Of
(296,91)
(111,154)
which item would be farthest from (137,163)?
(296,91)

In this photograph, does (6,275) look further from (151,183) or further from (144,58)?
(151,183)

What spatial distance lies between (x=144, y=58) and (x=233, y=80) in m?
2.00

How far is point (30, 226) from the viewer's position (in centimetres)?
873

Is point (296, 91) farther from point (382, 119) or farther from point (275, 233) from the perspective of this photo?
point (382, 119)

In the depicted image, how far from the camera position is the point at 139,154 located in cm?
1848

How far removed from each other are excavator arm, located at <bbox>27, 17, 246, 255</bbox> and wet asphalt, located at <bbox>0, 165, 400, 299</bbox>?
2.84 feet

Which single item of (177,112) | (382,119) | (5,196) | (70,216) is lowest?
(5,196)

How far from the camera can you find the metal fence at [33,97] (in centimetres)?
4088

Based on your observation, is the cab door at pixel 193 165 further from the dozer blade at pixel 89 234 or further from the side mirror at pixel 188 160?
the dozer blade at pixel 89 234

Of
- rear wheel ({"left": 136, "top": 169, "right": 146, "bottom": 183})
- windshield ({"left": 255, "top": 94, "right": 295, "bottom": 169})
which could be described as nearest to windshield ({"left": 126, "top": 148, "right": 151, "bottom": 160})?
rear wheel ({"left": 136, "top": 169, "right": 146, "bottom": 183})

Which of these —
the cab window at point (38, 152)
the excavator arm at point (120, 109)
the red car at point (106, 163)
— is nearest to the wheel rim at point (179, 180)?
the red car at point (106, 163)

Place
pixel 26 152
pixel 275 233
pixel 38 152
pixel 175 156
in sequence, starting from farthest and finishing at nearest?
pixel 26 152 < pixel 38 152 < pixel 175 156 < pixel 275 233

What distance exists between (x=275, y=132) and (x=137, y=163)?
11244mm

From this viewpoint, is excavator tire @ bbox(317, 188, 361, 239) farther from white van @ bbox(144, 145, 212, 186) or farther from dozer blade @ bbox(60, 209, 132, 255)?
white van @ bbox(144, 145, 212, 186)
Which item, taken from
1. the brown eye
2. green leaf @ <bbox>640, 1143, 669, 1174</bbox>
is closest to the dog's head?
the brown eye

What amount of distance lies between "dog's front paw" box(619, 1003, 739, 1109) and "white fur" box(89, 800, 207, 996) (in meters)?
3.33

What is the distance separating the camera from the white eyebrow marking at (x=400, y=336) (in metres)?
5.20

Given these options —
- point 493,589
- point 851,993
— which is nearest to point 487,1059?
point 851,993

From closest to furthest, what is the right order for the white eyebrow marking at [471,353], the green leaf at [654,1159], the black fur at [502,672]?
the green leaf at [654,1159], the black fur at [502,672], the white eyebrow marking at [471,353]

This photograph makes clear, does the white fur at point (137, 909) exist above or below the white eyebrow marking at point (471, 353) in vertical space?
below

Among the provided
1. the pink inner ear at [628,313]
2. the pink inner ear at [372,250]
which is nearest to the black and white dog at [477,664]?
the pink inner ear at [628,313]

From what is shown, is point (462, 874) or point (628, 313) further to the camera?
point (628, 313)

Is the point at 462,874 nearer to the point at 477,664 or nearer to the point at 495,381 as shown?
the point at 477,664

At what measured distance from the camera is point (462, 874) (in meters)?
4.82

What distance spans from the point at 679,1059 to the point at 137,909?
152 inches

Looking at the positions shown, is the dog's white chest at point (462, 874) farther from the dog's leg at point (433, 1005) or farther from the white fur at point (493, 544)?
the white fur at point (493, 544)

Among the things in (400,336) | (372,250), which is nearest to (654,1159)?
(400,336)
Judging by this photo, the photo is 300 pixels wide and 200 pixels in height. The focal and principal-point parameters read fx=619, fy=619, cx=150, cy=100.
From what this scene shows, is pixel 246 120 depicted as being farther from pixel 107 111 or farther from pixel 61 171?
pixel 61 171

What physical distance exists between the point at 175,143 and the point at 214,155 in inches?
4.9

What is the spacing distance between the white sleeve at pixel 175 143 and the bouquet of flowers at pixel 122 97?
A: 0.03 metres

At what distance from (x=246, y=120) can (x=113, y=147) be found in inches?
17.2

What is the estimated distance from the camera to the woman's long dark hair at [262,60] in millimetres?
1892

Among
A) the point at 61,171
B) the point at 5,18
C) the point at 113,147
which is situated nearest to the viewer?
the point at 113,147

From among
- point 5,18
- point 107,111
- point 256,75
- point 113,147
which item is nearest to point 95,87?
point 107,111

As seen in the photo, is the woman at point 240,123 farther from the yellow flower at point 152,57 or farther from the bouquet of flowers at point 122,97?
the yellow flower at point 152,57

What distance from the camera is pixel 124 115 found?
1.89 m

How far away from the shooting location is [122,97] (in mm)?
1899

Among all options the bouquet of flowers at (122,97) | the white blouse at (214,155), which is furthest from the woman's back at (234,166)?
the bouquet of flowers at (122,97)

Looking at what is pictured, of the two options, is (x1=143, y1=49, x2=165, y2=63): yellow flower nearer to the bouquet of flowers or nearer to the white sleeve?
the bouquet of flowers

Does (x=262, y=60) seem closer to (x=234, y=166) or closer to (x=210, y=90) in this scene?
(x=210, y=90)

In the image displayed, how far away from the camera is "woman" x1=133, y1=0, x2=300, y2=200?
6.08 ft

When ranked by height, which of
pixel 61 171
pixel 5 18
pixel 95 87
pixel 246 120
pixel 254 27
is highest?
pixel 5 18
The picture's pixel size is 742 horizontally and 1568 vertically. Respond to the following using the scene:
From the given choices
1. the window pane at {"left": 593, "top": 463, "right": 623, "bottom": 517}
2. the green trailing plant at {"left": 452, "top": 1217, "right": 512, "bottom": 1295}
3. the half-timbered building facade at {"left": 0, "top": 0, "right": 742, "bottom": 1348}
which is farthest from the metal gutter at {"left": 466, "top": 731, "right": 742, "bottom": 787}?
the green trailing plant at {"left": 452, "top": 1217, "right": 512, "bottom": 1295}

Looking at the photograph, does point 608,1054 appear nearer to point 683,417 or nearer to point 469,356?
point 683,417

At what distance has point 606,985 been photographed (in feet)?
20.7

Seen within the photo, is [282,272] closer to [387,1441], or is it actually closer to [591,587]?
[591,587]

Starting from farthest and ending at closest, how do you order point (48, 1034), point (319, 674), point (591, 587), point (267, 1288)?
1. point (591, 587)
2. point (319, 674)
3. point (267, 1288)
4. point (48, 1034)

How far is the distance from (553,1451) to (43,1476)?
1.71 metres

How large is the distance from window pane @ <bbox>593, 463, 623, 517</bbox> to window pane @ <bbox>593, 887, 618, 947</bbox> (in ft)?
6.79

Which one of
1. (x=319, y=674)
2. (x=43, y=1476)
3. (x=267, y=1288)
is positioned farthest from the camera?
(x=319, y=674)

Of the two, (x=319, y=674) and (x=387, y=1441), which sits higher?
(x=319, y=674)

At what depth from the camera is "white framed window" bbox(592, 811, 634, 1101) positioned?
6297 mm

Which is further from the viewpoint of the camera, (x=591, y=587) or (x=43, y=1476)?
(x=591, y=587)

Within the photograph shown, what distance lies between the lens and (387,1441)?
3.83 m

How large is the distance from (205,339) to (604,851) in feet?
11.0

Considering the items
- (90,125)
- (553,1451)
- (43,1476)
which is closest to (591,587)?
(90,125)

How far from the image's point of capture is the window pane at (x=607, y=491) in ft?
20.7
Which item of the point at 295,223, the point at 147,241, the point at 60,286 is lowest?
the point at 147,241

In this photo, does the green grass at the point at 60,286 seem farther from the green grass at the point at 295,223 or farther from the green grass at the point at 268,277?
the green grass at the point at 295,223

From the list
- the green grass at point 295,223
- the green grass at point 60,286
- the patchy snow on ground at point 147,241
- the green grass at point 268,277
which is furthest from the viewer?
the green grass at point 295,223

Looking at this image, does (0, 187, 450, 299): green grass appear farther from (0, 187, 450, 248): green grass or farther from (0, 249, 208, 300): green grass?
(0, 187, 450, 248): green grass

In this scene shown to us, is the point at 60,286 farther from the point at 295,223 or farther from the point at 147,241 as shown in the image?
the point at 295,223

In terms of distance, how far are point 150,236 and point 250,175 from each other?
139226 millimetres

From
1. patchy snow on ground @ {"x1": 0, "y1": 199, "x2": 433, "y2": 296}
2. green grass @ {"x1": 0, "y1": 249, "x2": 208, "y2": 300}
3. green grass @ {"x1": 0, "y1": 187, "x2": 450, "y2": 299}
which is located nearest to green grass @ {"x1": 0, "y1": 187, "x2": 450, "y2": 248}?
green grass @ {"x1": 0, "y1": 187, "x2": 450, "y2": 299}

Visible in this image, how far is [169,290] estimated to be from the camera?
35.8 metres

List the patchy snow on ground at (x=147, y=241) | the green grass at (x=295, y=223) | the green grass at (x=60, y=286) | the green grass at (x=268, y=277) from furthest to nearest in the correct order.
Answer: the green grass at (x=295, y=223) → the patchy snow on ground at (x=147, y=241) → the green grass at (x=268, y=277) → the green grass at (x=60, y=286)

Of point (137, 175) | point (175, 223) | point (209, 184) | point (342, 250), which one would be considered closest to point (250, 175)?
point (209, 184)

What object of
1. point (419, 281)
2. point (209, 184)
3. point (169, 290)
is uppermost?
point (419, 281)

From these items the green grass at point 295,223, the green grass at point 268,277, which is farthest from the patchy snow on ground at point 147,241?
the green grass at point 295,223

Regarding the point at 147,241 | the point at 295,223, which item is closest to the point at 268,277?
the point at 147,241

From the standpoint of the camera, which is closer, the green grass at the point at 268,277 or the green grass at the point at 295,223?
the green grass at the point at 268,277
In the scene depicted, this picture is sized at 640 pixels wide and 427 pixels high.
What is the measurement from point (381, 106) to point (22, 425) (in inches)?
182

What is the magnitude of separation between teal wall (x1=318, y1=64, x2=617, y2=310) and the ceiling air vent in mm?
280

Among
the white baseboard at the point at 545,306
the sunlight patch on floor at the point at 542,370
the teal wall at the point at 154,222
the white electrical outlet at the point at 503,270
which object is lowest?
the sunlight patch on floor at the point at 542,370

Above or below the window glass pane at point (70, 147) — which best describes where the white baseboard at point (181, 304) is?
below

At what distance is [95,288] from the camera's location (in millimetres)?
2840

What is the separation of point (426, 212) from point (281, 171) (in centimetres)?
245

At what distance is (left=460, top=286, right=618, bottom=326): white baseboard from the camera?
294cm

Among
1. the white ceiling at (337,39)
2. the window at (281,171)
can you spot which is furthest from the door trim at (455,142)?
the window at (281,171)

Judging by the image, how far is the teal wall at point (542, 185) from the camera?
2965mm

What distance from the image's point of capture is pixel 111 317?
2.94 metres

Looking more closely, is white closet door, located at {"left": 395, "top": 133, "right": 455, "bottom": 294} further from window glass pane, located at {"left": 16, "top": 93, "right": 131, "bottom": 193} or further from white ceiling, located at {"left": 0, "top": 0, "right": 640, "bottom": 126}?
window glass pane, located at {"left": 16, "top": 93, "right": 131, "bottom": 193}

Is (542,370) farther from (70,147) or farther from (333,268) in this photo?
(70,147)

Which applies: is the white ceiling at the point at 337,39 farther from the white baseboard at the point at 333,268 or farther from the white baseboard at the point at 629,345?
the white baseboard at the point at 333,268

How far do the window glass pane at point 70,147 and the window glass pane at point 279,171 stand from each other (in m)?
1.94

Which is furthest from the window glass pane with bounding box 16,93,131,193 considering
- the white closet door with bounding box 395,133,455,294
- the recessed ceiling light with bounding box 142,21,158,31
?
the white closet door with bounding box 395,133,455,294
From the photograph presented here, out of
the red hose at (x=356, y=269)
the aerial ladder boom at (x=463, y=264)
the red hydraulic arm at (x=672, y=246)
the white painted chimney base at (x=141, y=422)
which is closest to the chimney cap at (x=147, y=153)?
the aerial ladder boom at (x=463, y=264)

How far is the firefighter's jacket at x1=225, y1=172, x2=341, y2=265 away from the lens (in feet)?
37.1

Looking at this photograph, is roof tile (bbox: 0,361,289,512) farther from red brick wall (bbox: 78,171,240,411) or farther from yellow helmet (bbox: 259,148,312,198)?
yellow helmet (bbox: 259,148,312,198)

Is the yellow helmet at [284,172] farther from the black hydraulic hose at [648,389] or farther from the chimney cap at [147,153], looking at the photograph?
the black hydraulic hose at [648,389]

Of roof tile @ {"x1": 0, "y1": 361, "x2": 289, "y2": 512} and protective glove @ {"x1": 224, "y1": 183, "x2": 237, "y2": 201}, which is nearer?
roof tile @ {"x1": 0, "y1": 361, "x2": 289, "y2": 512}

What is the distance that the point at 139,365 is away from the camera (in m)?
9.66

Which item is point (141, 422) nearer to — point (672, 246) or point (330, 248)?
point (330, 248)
****************
● **WHAT TO DO**
Everything from the line with "Is the yellow" to the end of the listing above needs to be duplicated exactly, both end lines included, with nothing more.

● **FULL SOLUTION**
Is the yellow helmet at [284,172] farther from the black hydraulic hose at [648,389] or farther from the chimney cap at [147,153], looking at the photograph?
the black hydraulic hose at [648,389]

Of roof tile @ {"x1": 0, "y1": 361, "x2": 289, "y2": 512} and protective glove @ {"x1": 224, "y1": 183, "x2": 237, "y2": 201}, which is nearer?
roof tile @ {"x1": 0, "y1": 361, "x2": 289, "y2": 512}

What is the distance that the point at 139,365 is away from the camera (in m)?
9.66

Which item is point (141, 422) nearer to — point (672, 246) or point (330, 248)?
point (330, 248)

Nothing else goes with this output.